One-liner takeaway: For smaller workflows, an authenticated web frontend + Lambda starter + SQS worker (with optional WebSocket for live status) works extremely well.
Where the UI-first pattern fits—and where it doesn’t
Pattern
Use UI-first when…
Prefer Catalog/Terraform when…
Pre-staging hardware
Per-site inputs; artifact delivery; human checks
Bulk enrollment of identical devices
New site turn-up
External dependencies; live visibility; checkpoint retries
Stamping the same site module at scale
Cert issuance/rolls
Approvals; human handoff; artifact delivery
Fully automated rotation with strict SLOs
TGW route tweaks
Risky one-offs; rapid rollback
Baseline topology & standard route tables
Private endpoints
Per-workload flips with validation
Org-wide defaults and enforcement
Temporary access
Time-boxed grants with audit
Long-lived identity plumbing
Baseline VPC/Cluster
—
Always code it; GitOps owns lifecycle
Rule of thumb: if humans, external systems, or long-running checks are involved—and you want real-time explainability—a tiny UI + events beats waiting on a PR queue.
Assortment of automation opportunities (beyond VPN)
Pre-stage hardware: issue device certs, render configs, publish installer packets.
New site turn-up: collect IP/ASN/routes, create VPN/TGW wiring, health checks, handoff artifacts.
TGW attachment hygiene: enable per-AZ subnets for attachments; verify no cross-AZ hairpins.
PrivateLink producer/consumer setup: create service, authorize principals, smoke-test endpoints.
Private endpoints rollout: S3/DynamoDB/ECR/STS/SSM endpoints with route and policy validation.
Route change “safe apply”: impact analysis, approval pause, apply, reachability tests, auto-rollback.
Certificate issuance/rotation: PCA issuance, device/app cert packaging, staged rollout with checks.
Just-in-time access: time-boxed IAM role grants or SSM Session Manager access with auto-revoke.
EKS namespace onboarding: create namespace, quotas, RBAC, run lint/smoke tests, emit kubeconfig.
AMI patch & bake: launch test host, run SSM tests, bake, promote, publish image details.
Windows on Spot (hibernate): interruption prep, hibernate/resume checks, post-resume validation.
S3 bucket bootstrap: bucket + KMS + lifecycle + replication + access policy, then drift checks.
SageMaker/Bedrock access: request flow with pre-canned guardrails and cost/accountability tags.
“Ask your bill” actions: Slack bot triggers curated runbooks (e.g., enable endpoints, fix AZ mis-align) with receipts.
Guardrails you want on day one
Idempotency everywhere.
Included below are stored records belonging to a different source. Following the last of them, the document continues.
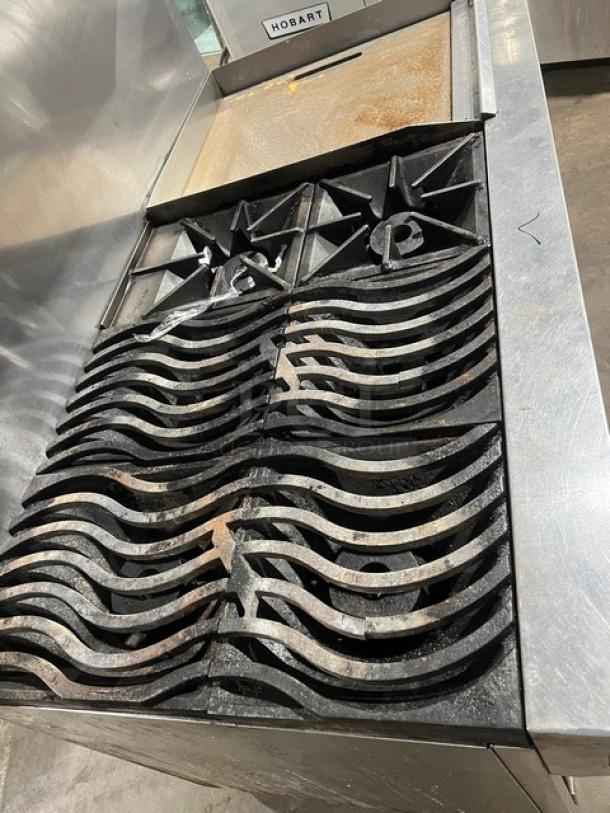 Southbend commercial stainless steel range with griddle, double oven combo, back/side splash, overhead salamander shelf, on casters.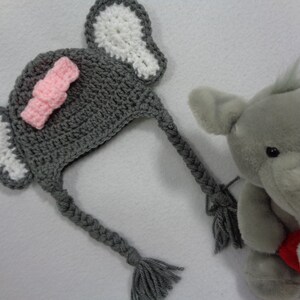 May include: Gray crocheted elephant hat with pink bow and white ears. The hat has a long gray braid that can be tied under the chin.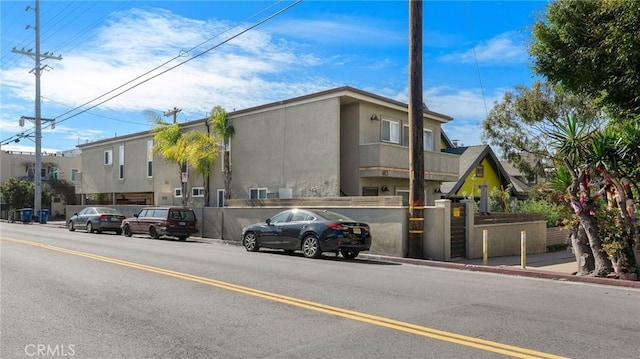 view of building exterior featuring a fenced front yard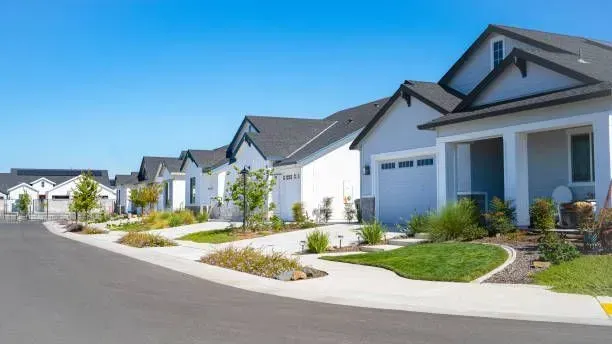 Suburban street with row of modern white houses and garages on a sunny day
Each step uses tokens keyed by run_id and input so retries don’t duplicate resources.
Rollback flow. A “Delete” action that reverses steps in order; leaves logs/artifacts intact.
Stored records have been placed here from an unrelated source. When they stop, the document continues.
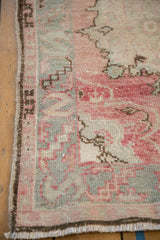Oversized serpent main border on a distressed Oushak rug in rose, silver, and brown, showing even pile wear.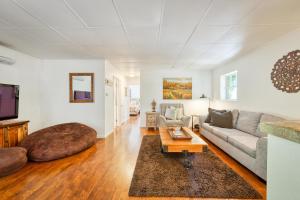 a living room with a couch and a table at Charming Milk Barn Home on Vineyard Estate in Forestville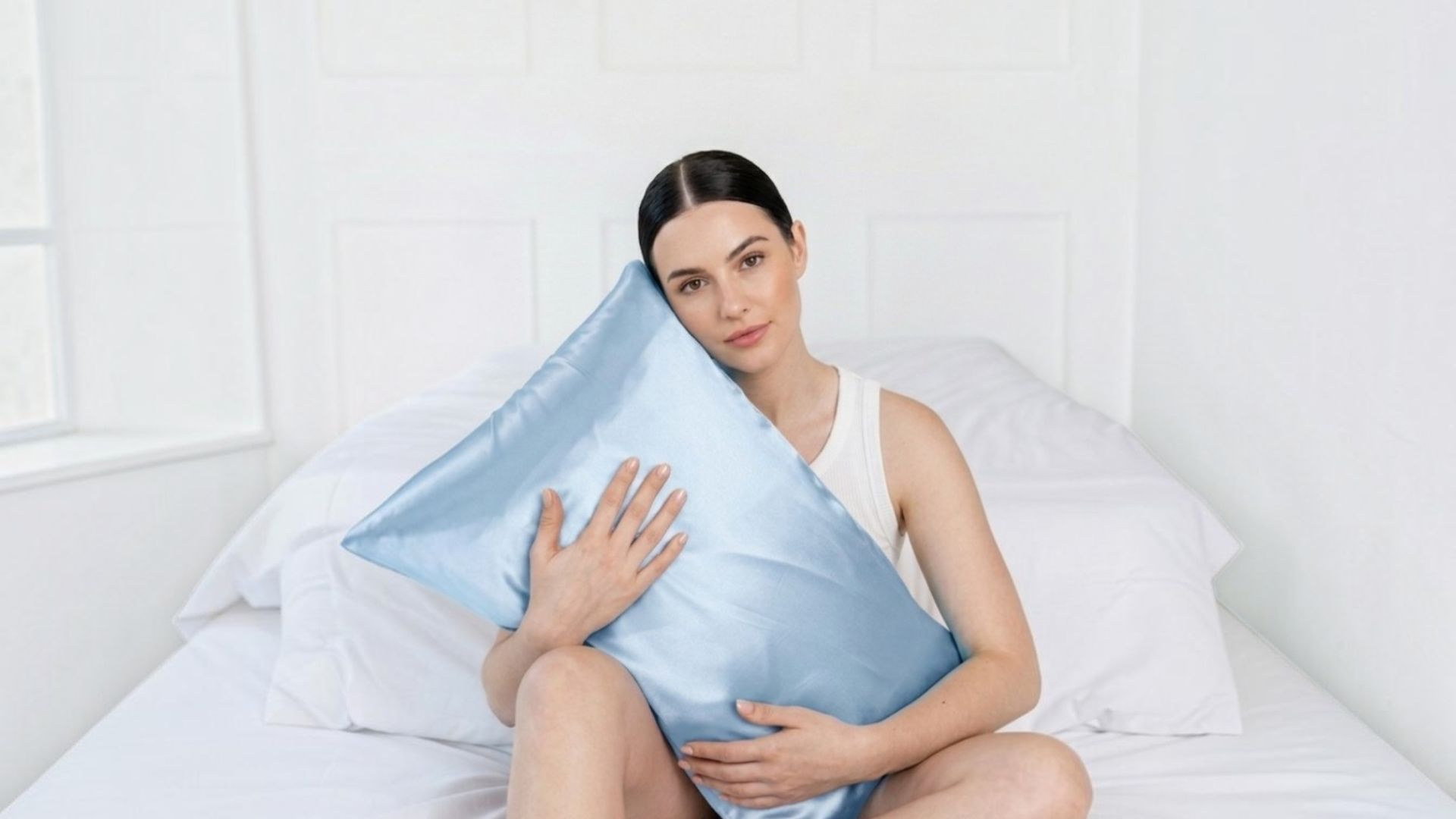 A woman sits on a white bed holding a light blue silk pillowcase.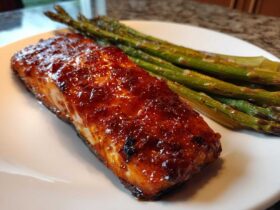 Close-up of a glistening Gochujang Honey Glazed Salmon fillet served with roasted asparagus on a white plate.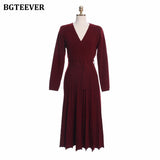 Elegant V-neck Thick Warm Women Knitted Pleated Dress Long Sleeve Belted Sashes Ladies Sweater Dress 2020 Autumn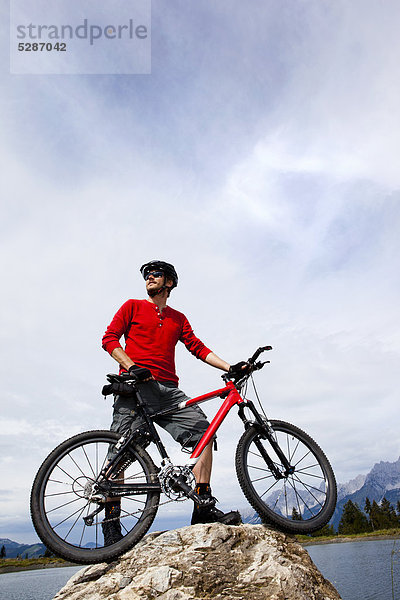 Mann mit Mountainbike auf einer Felsspitze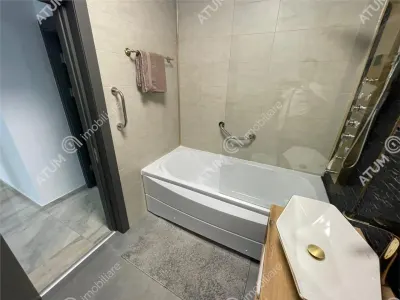 De inchiriat apartament modern cu 3 camere balcon si loc de parcare in zona Selimbar din Sibiu - foto 10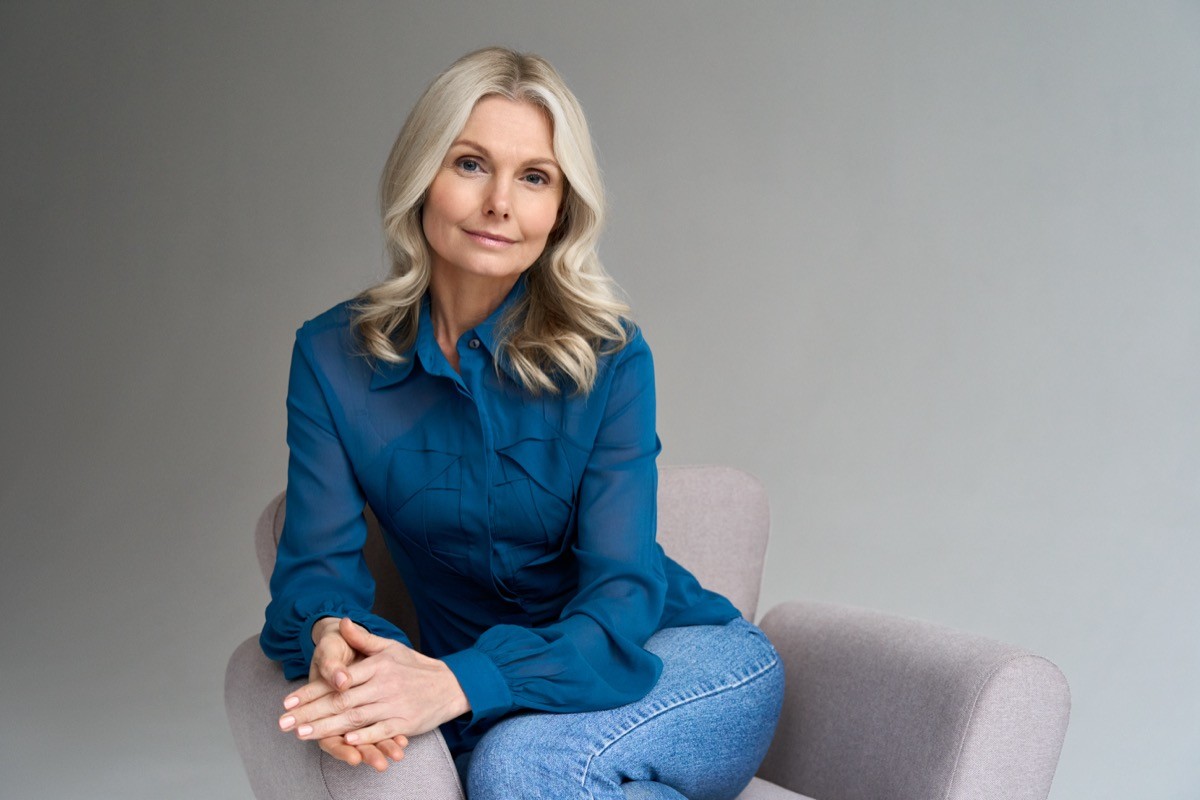 A confident female therapist sits in a chair in her office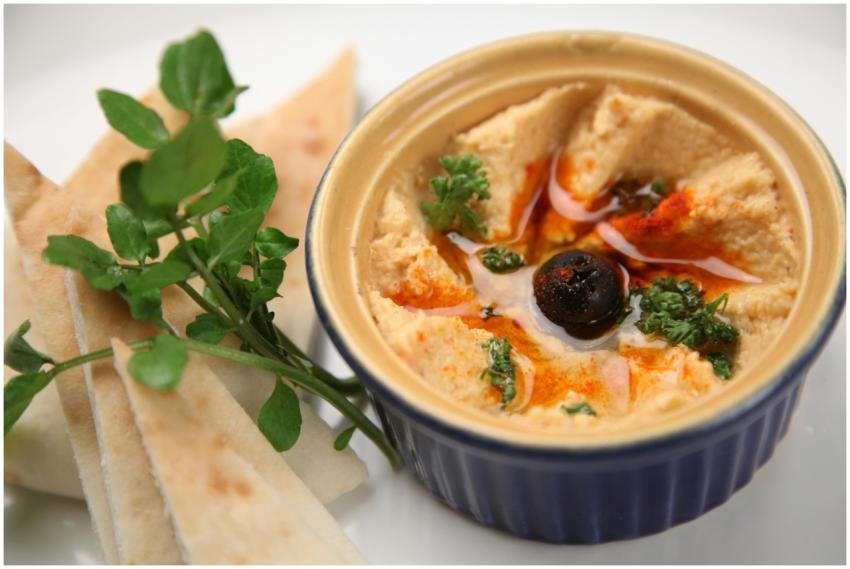 A close-up of creamy homemade hummus with pita sli
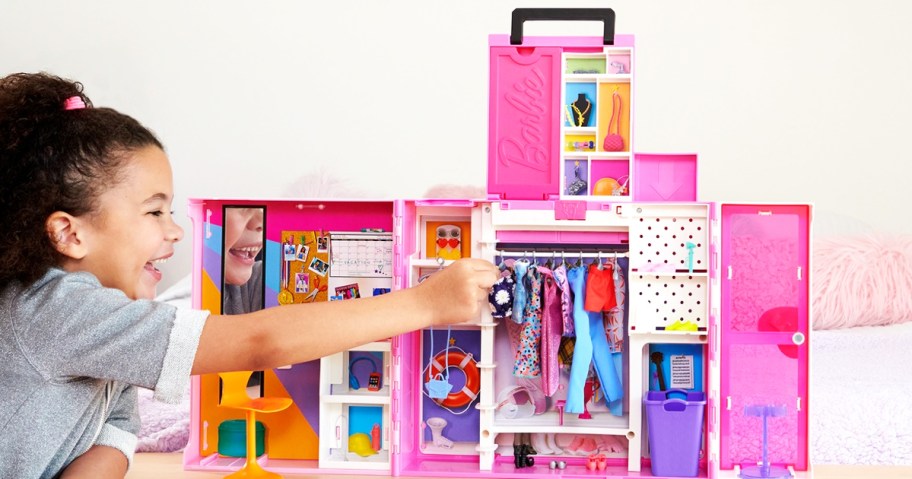 girl playing with a Barbie Dream Closet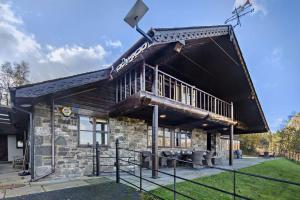 a building with a balcony on the side of it at 4 Bed in Builth Wells oc-bow197 in Builth Wells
Change windows + approvals. Optional WaitForTaskToken step before the risky part.
Quotas. Per-workload concurrency caps and daily limits.
Least privilege. Per-function IAM; encrypt artifacts; scope outbound.
Ownership tags. Workload, Owner, Env, CostCenter on everything created.
What good looks like in minutes
You’re turning up or connecting new sites in seconds or minutes, not days—because the code lives centrally, and the UI is simple for teams who don’t live in IaC.
Ops pre-stages certs/configs for companyname-denver-01.
The on-site installer brings up tunnels, watches health checks turn green in the UI, and downloads the vendor config from S3.
Finance asks “what changed?” You paste one link: the run page and its log.
Bottom line
Service Catalog and Terraform are still the right tools for baseline infrastructure. But for multi-step jobs with human inputs, external dependencies, and failure modes you actually want to see, a tiny UI + evented runbook is the fastest, safest way to deliver self-service—and the most scalable way to turn vague docs and generic samples into cookie-cutter, vendor-ready configs with real-time status and clear cost ownership.